Os erros do mestre da pintura

No Brasil, a ilustração médica é uma atividade não reconhecida profissionalmente. E, no entanto, a história registra grandes nomes na galeria dos artistas voltados para a ciência. O maior deles, sem dúvida, foi Leonardo Da Vinci, que nasceu em 1452 na cidade de Vinci, perto de Florença, na Itália, e morreu em 1519 em Amboise, França. Uma de suas especialidades era a anatomia humana, que estudava - e desenhava - tanto para obter maior perfeição em suas pinturas e esculturas, como por interesse puramente científico. Em sua vida, porém, ciência e arte não se dissociavam. Além de artista, esse gênio curioso e irrequieto também foi arquiteto, matemático, engenheiro, biólogo, músico,  e até diretor teatral.

Para fazer seus desenhos de anatomia, Da Vinci visitava hospitais e assistia às toscas cirurgias possíveis em sua época. Algumas vezes, ele próprio fazia dissecação de cadáveres. E corria risco de vida por causa disso, pois a Igreja Católica condenava a dissecação como um sacrilégio, ou seja, uma profanação do corpo humano. Tal ato podia resultar em prisão, morte ou excomunhão.

Mesmo assim, Leonardo, até o fim da vida, realizou cerca de 30 dissecações. Ele, assim como outros anatomistas, valia-se de artifícios mirabolantes, como salas secretas e planos de fuga para exercer sua arriscada profissão. Segundo o anatomista Liberato Di Dio, professor da Universidade de Santo Amaro, em São Paulo, é provável que a própria palavra cadáver tenha surgido a partir de uma sigla secreta inventada por esses infratores. "Segundo alguns estudiosos, a palavra foi formada pela primeira sílaba de cada palavra da expressão latina caro data vermibus, ou seja, carne dada aos vermes. Esta senha teria sido usada por anatomistas e coveiros, para despistar os inspetores e policiais", explica o anatomista.

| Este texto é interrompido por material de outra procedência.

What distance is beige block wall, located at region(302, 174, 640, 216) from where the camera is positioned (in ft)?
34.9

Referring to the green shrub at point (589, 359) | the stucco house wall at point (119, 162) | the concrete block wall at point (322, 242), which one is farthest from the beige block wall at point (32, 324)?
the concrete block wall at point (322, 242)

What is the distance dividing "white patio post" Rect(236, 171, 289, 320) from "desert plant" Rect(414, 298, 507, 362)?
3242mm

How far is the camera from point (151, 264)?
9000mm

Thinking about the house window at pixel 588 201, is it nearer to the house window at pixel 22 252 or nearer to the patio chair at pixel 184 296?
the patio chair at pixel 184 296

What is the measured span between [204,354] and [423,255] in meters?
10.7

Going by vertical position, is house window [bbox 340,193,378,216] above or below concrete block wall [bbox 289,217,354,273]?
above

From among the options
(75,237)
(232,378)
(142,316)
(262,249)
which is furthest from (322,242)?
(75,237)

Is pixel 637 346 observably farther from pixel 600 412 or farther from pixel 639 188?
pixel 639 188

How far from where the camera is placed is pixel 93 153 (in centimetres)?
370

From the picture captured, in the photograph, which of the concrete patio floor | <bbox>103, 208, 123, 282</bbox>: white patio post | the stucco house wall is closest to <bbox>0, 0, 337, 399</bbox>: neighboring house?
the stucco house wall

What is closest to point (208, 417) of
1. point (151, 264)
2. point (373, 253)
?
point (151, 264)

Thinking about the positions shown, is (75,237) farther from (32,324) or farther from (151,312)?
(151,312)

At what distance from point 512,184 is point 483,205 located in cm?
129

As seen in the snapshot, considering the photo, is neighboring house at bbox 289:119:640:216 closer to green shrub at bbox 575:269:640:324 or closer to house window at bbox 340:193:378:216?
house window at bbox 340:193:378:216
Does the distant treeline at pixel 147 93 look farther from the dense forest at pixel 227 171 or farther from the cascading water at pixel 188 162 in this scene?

Segundo Di Dio, Leonardo foi o autor de desenhos de surpreendente perfeição e chegou até a descobrir algumas estruturas anatômicas desconhecidas. Foi, por exemplo, um dos primeiros anatomistas a desenhar um feto dentro do útero. Contudo, até o mestre cometeu alguns erros. "A posição do feto está perfeita, mas ele desenhou uma placenta cotiledonária, ous eja, formada por estruturas chamadas de cotilédones, que são encontradas na placenta da vaca, e não na da mulher", diz ele. Em outros desenhos, também cometeu deslizes na representação da forma e localização de alguns órgãos. Para Liberato Di Dio, é fácil explicar por quê. "Na época em que Da Vinci fazia dissecações, não havia formol, substância usada na conservação do corpo humano. Assim, em 24 horas, o cadáver apodrecia e as estruturas se modificavam. No desenho do útero, por exemplo, provavelmente ele reproduziu a parte principal e depois foi buscar detalhes em um animal que ele julgava não ser muito diferente do homem e que estava mais disponível para estudo", supõe.

Mas os erros cometidos pelo mestre não ofuscam o pioneirismo e o brilho de seu trabalho. Além de desenhar, Leonardo Da Vinci também descrevia minuciosamente as estruturas estudadas. Só que esses estudos ficaram indecifráveis por muito tempo, pois o gênio escrevia de forma muito peculiar: de trás para diante, e com as letras invertidas, de modo que o texto só pudesse ser lido diante de um espelho. "Talvez ele quisesse manter os trabalhos em segredo ou estivesse apenas propondo um desafio intelectual aos seus contemporâneos", conjectura Di Dio. "Mas, se tivessem sido revelados e aceitos na época, certamente a medicina teria avançado cem anos, no mínimo."